The National Federation of Independent Business joined 20 state attorneys general last week in the fight against Obamacare. They released a statement on November 4th announcing the decision. The NFIB is the self-proclaimed, “voice for small business owners in our nation’s courts,” and as such, the following statement reflects the view of many small businesses nationwide:
“Voters across the country signaled their distaste for the new healthcare law this week. They understand that it is fundamentally un-American for our government to force individuals to purchase a product from a private party against their will, and they strongly signaled that they don’t want the federal government to have this much power over their individual decisions. These are key issues at stake in the national lawsuit against the healthcare law brought by NFIB and 20 states.
Our arguments submitted today center around the fact that the Commerce Clause in the U.S. Constitution does not give Congress the authority to pass the individual mandate. The federal government simply does not have the constitutional power to force anyone to purchase a certain product from another private citizen. The commerce power permits Congress to regulate activities that substantially relate to interstate commerce. It does not allow Congress to compel inactive individuals to engage in economic activity against their will. If the courts uphold the individual mandate, it would be an unprecedented overreach of power by Congress and would ultimately result in the destruction of many of our individual liberties and freedoms.
If Congress can compel individuals to buy or sell particular goods and services merely because their decision not to do so has broader economic consequences, then congressional power is virtually limitless. This is clearly not what the American people want and must be ruled unconstitutional in order to preserve the checks and balances placed on all branches of government by our constitution.”
In addition to the NFIB, Mitch McConnell has urged his collegial Republican Senators to join him in issuing a suit against the federal government as an amicus brief. Under the amicus brief, McConnell cites his responsibility as a United States Senator to uphold the rights inherent in the constitution. All members of Congress take an oath to uphold the Constitution of the United States. As a Congressional representative and Senate minority leader, McConnell feels that acquiescing to the Executive’s effort to push through comprehensive health care reform is contrary to his pledge to the nation. Below is an excerpt from his brief:
Members of Congress are, by virtue of their oath, under a responsibility of their own to uphold the Constitution of the United States and to ensure that the Legislative Branch stays within the bounds of the powers afforded it by the Constitution.

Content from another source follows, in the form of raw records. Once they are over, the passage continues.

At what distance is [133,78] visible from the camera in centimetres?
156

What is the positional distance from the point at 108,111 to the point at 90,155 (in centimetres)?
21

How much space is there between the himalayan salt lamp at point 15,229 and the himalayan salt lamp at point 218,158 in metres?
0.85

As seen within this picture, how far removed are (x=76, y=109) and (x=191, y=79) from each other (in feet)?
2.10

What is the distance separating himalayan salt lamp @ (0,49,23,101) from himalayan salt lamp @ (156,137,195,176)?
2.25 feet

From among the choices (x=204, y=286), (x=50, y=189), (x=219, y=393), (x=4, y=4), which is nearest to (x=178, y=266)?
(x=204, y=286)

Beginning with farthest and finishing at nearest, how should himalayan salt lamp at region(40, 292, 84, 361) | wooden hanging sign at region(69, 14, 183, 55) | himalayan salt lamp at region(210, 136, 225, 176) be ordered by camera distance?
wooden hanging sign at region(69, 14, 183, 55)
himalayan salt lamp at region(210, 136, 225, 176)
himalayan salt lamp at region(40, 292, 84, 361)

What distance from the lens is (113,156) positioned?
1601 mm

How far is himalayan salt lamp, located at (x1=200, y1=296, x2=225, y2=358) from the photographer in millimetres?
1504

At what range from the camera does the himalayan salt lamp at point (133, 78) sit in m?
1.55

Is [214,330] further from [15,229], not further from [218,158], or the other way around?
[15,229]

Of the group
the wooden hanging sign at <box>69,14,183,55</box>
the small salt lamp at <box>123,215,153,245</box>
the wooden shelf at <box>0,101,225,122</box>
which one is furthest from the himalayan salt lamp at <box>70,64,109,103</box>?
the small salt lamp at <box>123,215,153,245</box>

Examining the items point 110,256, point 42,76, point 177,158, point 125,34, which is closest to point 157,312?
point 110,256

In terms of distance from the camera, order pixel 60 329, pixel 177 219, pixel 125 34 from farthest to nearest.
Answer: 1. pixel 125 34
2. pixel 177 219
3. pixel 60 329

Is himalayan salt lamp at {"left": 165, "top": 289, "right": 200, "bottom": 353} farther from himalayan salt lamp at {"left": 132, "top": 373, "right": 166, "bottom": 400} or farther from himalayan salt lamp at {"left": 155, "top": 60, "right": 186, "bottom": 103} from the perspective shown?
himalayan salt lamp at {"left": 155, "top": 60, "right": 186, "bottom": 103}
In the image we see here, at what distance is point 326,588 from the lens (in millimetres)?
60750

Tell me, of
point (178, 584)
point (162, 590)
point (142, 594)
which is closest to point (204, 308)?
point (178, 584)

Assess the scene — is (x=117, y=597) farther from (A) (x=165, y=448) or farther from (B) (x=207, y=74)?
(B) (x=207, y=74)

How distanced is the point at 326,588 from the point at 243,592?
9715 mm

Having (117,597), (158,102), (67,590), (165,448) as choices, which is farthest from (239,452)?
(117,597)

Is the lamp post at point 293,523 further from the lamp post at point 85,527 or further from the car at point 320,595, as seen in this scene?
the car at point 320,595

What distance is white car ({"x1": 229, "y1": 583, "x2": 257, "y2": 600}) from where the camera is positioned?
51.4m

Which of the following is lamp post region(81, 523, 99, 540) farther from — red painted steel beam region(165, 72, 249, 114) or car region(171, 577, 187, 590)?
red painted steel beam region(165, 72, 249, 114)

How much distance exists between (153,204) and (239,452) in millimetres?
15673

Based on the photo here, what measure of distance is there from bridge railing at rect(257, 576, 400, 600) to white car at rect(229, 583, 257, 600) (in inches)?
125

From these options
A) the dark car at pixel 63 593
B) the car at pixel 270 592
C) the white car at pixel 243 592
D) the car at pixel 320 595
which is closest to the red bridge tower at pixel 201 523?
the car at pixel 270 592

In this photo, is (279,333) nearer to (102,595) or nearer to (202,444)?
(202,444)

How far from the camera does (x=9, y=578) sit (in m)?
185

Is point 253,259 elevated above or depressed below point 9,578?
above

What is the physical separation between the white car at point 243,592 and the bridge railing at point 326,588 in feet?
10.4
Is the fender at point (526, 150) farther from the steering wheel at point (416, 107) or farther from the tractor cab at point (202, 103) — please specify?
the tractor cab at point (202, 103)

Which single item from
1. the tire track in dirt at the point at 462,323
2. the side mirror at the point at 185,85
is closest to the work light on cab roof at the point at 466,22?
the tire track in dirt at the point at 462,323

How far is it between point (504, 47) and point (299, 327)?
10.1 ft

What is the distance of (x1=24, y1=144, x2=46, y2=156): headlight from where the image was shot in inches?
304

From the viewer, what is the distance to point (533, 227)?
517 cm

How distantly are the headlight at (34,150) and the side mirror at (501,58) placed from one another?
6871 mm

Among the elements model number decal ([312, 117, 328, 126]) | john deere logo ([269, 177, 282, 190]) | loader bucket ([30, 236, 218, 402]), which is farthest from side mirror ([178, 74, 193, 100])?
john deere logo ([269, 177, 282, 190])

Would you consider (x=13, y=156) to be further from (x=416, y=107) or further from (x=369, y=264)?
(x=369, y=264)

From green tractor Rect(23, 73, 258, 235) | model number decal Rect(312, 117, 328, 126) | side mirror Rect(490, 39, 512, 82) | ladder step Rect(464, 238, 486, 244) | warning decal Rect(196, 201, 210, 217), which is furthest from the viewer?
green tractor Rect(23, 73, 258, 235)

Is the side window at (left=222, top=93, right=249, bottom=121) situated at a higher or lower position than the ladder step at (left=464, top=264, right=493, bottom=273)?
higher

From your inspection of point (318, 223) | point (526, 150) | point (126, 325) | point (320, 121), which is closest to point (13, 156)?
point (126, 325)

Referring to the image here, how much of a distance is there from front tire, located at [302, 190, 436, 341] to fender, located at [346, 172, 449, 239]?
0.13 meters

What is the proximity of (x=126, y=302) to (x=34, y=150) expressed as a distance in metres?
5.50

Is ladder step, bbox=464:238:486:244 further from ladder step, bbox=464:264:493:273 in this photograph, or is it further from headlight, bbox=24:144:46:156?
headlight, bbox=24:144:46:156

Amici are cognizant of their responsibility to uphold the Constitution, and as a result they raised two constitutional points of order during consideration of the health care bill. On December 23, 2009, Senator Ensign raised a point of order that the bill would violate the Constitution because Congress’ enumerated powers in Article I, section 8 do not give it the authority to mandate that people engage in activity (i.e., buy insurance meeting federal requirements) or be fined. The same day, Senator Hutchison raised a point of order that the bill would violate the Tenth Amendment, which states that “The powers not delegated to the United States by the Constitution, nor prohibited by it to the States, are reserved to the States respectively, or to the people.”

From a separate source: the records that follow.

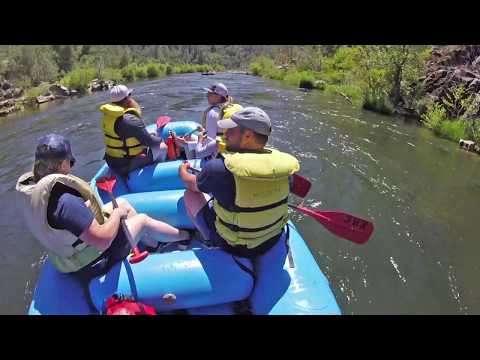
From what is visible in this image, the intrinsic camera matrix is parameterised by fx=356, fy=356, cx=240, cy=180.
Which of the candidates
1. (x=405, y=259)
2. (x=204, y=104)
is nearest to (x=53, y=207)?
(x=405, y=259)

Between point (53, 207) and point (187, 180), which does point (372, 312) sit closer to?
point (187, 180)

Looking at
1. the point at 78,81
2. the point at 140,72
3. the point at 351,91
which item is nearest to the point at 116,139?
Result: the point at 351,91

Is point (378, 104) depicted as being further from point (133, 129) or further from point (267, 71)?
point (267, 71)

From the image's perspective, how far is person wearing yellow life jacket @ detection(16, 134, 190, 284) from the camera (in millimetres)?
1854

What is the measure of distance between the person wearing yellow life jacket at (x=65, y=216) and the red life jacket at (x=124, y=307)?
1.01ft

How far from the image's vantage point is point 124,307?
74.5 inches

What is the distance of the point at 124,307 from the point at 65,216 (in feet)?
1.87

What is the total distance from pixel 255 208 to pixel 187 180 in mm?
641

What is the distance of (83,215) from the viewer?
1.90 metres

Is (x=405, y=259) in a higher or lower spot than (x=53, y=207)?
lower

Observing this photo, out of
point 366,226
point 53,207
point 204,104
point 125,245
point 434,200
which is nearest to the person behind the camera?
point 53,207

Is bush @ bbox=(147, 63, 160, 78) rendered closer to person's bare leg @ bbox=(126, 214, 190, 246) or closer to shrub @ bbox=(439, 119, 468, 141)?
shrub @ bbox=(439, 119, 468, 141)

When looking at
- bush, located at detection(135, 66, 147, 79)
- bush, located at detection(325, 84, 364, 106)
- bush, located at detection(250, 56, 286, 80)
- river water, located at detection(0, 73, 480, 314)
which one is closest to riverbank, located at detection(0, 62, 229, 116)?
bush, located at detection(135, 66, 147, 79)

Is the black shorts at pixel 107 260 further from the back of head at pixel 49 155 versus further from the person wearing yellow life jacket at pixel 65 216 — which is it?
the back of head at pixel 49 155
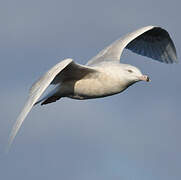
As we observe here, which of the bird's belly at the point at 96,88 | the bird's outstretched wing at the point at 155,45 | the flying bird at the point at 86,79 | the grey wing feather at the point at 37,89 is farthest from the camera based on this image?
the bird's outstretched wing at the point at 155,45

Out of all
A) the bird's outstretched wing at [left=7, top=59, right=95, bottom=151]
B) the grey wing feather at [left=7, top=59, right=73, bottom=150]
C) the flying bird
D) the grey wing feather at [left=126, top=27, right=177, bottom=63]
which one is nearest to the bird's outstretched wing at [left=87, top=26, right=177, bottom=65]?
the grey wing feather at [left=126, top=27, right=177, bottom=63]

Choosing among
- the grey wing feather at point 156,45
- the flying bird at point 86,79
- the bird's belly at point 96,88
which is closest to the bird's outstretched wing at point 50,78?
the flying bird at point 86,79

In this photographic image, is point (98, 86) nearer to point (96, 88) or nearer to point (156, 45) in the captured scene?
point (96, 88)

In a letter to his fellow Republicans, McConnell extends an invitation to joinin enacting this amicus brief. The invitation and the announcement of his intention to take legal action was released yesterday. I should think it will not take long for his GOP colleagues to jump on board. McConnell’s final paragraph reads as follows:
As the Supreme Court has noted, the Framers of our Constitution conceived of limitations on government “to ensure protection of our fundamental liberties.” By preventing the “accumulation of excessive power,” the Constitution is designed to reduce the “risk of tyranny or abuse” from either state or federal government. The PPACA would remove an important bulwark of this protection.
He is absolutely correct. Given the GOP minority in the Senate, it has become apparent that a repeal of Obamacare through legislative action is not feasible. However, it is possible that the court system could rule in favor of the injunction issued by 20 states and a group of GOP Senators. The involvement of a third-party, the NFIB, lends further credibility to the GOP case of constitutionality. It may be that the courts offer the best chance for the American people to demolish Obamacare, and the more actors involved in the prosecution, the better the case for repeal.